[Start Exercise data]
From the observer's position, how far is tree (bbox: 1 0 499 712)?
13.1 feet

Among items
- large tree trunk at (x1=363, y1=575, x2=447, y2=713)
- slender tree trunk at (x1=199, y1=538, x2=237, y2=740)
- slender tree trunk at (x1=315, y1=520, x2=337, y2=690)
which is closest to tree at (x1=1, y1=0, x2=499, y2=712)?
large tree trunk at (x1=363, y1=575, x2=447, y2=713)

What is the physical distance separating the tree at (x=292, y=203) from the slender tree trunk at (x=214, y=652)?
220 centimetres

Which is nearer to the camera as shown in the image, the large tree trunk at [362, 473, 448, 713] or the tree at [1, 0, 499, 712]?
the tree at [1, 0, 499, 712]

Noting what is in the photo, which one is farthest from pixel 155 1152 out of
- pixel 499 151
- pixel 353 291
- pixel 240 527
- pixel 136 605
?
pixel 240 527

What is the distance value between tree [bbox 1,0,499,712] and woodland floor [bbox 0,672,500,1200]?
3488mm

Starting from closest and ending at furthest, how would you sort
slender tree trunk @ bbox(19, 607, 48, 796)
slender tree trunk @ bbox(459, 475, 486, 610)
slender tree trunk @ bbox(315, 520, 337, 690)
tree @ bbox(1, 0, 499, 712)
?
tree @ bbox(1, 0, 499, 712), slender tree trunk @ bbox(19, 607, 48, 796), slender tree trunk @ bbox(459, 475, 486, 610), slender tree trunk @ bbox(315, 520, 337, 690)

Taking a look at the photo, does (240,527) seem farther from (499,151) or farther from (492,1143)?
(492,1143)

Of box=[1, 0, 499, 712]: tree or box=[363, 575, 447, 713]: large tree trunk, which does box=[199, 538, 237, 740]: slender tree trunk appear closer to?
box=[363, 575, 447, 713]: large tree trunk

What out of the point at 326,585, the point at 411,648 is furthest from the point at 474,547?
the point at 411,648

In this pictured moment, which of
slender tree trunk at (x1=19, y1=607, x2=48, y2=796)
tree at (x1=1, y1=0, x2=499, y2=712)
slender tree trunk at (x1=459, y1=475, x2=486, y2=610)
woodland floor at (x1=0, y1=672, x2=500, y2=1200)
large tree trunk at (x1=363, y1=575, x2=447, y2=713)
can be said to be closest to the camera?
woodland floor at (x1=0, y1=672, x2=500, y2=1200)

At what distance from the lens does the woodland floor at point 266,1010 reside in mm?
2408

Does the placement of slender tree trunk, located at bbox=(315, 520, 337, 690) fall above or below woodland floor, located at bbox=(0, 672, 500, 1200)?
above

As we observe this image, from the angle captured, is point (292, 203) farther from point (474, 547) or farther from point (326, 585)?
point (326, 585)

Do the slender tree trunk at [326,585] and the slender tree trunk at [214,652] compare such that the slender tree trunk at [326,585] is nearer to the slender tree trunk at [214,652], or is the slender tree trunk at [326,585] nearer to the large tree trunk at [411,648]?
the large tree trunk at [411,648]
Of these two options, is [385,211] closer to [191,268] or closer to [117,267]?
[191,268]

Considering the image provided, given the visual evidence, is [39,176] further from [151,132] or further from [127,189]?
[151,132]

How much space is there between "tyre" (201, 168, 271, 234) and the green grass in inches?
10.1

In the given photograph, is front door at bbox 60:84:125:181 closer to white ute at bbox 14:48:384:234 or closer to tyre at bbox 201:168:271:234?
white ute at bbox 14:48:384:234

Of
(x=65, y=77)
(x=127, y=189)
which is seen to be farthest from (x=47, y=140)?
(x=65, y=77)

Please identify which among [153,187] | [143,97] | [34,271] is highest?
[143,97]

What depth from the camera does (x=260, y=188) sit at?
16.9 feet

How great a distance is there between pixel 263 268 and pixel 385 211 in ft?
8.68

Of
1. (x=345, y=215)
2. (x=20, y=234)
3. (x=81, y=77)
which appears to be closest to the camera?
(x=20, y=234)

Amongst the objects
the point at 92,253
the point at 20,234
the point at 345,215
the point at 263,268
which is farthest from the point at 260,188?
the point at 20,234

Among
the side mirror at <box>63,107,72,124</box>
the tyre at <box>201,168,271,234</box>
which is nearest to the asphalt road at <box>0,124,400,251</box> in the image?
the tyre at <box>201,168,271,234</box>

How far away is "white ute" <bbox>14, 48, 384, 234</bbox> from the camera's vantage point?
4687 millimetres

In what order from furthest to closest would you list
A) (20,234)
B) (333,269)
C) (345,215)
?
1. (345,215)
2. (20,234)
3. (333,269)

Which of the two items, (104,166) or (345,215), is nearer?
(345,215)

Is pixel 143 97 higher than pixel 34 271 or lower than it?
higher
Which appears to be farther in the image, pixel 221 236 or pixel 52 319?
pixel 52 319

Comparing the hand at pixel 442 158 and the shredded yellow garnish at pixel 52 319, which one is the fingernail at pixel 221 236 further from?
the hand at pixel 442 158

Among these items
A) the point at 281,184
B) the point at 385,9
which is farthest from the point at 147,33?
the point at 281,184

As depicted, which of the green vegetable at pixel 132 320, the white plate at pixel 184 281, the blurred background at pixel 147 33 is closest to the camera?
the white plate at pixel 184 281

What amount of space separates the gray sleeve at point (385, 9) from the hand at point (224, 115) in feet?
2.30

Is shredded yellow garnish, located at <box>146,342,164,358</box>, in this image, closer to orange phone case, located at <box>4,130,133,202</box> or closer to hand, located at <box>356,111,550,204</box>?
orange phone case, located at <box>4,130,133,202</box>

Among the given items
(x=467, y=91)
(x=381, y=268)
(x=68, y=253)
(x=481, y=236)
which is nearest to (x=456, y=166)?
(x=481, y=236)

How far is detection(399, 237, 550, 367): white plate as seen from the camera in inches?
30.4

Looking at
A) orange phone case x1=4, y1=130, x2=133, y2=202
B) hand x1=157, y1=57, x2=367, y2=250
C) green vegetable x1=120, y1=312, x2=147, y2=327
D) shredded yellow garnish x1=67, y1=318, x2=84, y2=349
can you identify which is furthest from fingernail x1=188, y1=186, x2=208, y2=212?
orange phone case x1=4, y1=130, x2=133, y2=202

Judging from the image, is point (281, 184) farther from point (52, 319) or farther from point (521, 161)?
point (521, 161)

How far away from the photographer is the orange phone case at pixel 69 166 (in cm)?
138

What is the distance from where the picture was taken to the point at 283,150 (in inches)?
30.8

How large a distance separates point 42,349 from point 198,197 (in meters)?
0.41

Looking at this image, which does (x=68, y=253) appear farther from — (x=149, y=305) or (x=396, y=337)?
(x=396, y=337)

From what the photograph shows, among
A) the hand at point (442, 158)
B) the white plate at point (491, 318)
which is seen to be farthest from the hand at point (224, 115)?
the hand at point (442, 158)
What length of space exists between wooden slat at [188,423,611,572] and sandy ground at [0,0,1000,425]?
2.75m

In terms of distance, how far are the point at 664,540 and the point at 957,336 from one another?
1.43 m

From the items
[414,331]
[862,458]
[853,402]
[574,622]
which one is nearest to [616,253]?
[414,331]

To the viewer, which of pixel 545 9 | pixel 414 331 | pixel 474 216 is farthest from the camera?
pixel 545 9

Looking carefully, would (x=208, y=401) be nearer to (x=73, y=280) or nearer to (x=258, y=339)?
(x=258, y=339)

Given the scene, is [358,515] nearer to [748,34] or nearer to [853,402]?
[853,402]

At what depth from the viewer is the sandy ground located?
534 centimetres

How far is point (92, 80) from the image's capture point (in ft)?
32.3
[End Exercise data]
- **Task requirements**:
Return, unchanged, the lines of the listing starting with the line containing "How great a" and going on through the line containing "4687 millimetres", both included.

- **Task answer**:
How great a distance is there between pixel 263 268 and pixel 385 211 in ft?
8.68

Of
1. (x=345, y=215)
2. (x=20, y=234)
3. (x=81, y=77)
which appears to be closest to the camera?
(x=20, y=234)

Amongst the objects
the point at 92,253
the point at 20,234
the point at 345,215
the point at 263,268
which is farthest from the point at 260,188?
the point at 20,234

Among
the side mirror at <box>63,107,72,124</box>
the tyre at <box>201,168,271,234</box>
which is nearest to the asphalt road at <box>0,124,400,251</box> in the image?
the tyre at <box>201,168,271,234</box>

How far away is "white ute" <bbox>14, 48, 384, 234</bbox> from the camera's vantage point?
4687 millimetres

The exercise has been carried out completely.